Monday, January 18, 2010

Gaza Freedom March (b)

So there we were. Cairo, Egypt. Amidst a swarming sea of riot cops, Cairo was steeped in foreign activists: France, Italy, the US, Greece, Australia, Turkey, Canada all were represented on the Gaza Freedom March. Concerned citizens of 42 countries had converged on the Egyptian capital with hopes of gaining entry into Gaza, one of the most isolated places in the world, and the world's biggest jail. It was apt that in the morning of our first full day in Cairo we all hopped in cabs from the Sun, the Lotus, The Swiss, The Tulip, even the Hilton, to gather at the UN Agencies and World Trade Center on the highly-developed banks of the Nile River. After all, both the United Nations Security Council and General Assembly have issued resolution after resolution condemning Israel's treatment of Palestinians, Israel's decade-long refusal to grant right-of-return to Palestinian refugees, Israel's harassment of Palestinian fishermen and farmers, Israel's building of a "security wall", and Israel's deportation of Palestinians, just to name a few.

So we gathered on the plaza, peacefully demonstrating,
joyfully singing, meeting one another, sharing our stories, listening to each other's causes and stories. I met Ali, a graduate student from San Francisco who is studying women's issues in the Middle East, and we waxed Judaism and how it has impacted my current activism. I met Nuha, an undergraduate student from Berkeley (who would later that day be punched in the face by an Egyptian policeman) and she told me of actions she had organized on her campus back home. Hedy Epstein, an 85-year-old Holocaust survivor declared her hunger strike and was joined by about a dozen other individuals of all ages of all origins.

Within the hour we were joined, as was expected, by Egyptian riot police, though this time they had no shields or weapons. Towards the end of the afternoon Kelly snuck two of them "Gaza Freedom March" t-shirts. Their excitement clearly betraying their responsibility to keeping us intimidated, a boss quickly came over, confiscated the shirts, and returned them to us. To think that these young men were tasked with containing us, intimidating us, being a "presence" to keep us in line, yet many of them have no where else to turn for work, forced to follow orders which they themselves don't agree with and at the same time have sympathetic views for the Palestinian struggle. Egypt is called by many a police state. Local activists are often jailed for peacefully demonstrating and Hosni Mubarak has ruled with an iron fist for 28 years, essentially serving as dictator.
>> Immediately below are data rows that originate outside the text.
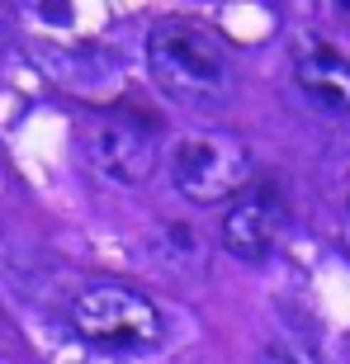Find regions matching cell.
<instances>
[{"instance_id":"1","label":"cell","mask_w":350,"mask_h":364,"mask_svg":"<svg viewBox=\"0 0 350 364\" xmlns=\"http://www.w3.org/2000/svg\"><path fill=\"white\" fill-rule=\"evenodd\" d=\"M147 67L152 81L171 95L175 105L218 109L232 95V57L228 48L194 19H161L147 33Z\"/></svg>"},{"instance_id":"2","label":"cell","mask_w":350,"mask_h":364,"mask_svg":"<svg viewBox=\"0 0 350 364\" xmlns=\"http://www.w3.org/2000/svg\"><path fill=\"white\" fill-rule=\"evenodd\" d=\"M71 331L95 350H147L161 336V317L142 289L123 279H95L71 298Z\"/></svg>"},{"instance_id":"3","label":"cell","mask_w":350,"mask_h":364,"mask_svg":"<svg viewBox=\"0 0 350 364\" xmlns=\"http://www.w3.org/2000/svg\"><path fill=\"white\" fill-rule=\"evenodd\" d=\"M256 161L237 133H185L171 147V180L194 203H228L251 189Z\"/></svg>"},{"instance_id":"4","label":"cell","mask_w":350,"mask_h":364,"mask_svg":"<svg viewBox=\"0 0 350 364\" xmlns=\"http://www.w3.org/2000/svg\"><path fill=\"white\" fill-rule=\"evenodd\" d=\"M157 123L137 114H100L85 133V156L114 185H142L157 171Z\"/></svg>"},{"instance_id":"5","label":"cell","mask_w":350,"mask_h":364,"mask_svg":"<svg viewBox=\"0 0 350 364\" xmlns=\"http://www.w3.org/2000/svg\"><path fill=\"white\" fill-rule=\"evenodd\" d=\"M284 232H289V208L275 185H251L242 199H232L228 218H223V246L251 265L280 251Z\"/></svg>"},{"instance_id":"6","label":"cell","mask_w":350,"mask_h":364,"mask_svg":"<svg viewBox=\"0 0 350 364\" xmlns=\"http://www.w3.org/2000/svg\"><path fill=\"white\" fill-rule=\"evenodd\" d=\"M298 90L327 114H350V62L336 48H308L298 57Z\"/></svg>"},{"instance_id":"7","label":"cell","mask_w":350,"mask_h":364,"mask_svg":"<svg viewBox=\"0 0 350 364\" xmlns=\"http://www.w3.org/2000/svg\"><path fill=\"white\" fill-rule=\"evenodd\" d=\"M265 364H317V350L303 341H270Z\"/></svg>"},{"instance_id":"8","label":"cell","mask_w":350,"mask_h":364,"mask_svg":"<svg viewBox=\"0 0 350 364\" xmlns=\"http://www.w3.org/2000/svg\"><path fill=\"white\" fill-rule=\"evenodd\" d=\"M5 33H10V24H5V14H0V48H5V43H10V38H5Z\"/></svg>"}]
</instances>
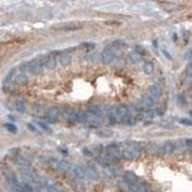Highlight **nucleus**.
Returning a JSON list of instances; mask_svg holds the SVG:
<instances>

Throughout the afternoon a small group of organizers went upstairs to meet with UN officials. Included in this group were Medea Benjamin, co-founder of CodePink, and Walden Bello, a member of the House of Representatives in the Philippines. And throughout the afternoon the team would leave meetings without having received anything but bureaucratic maneuvers. It was just after the pair approached the megaphone aroun 4:00 pm, announcing that they had heard from the highest-up UN representative they had been given access to and had received no help at all, when they gave word that the Egyptian Police had given the dreaded 30-minutes-and-you-are-taking-a-risk-for-your-physical-well-being-if-you-don't-leave-by-then warning. Having made promises both to ourselves and our parents, we decided to leave (though five or six brave souls held the space through the cold, distressing night) unharmed, exhausted from shouting, filming, photographing, traveling, and experiencing life (and the pursuit of justice). "Tonight we'll finally get a good night of sleep." Tomorrow, after all, would be yet another day in paradise.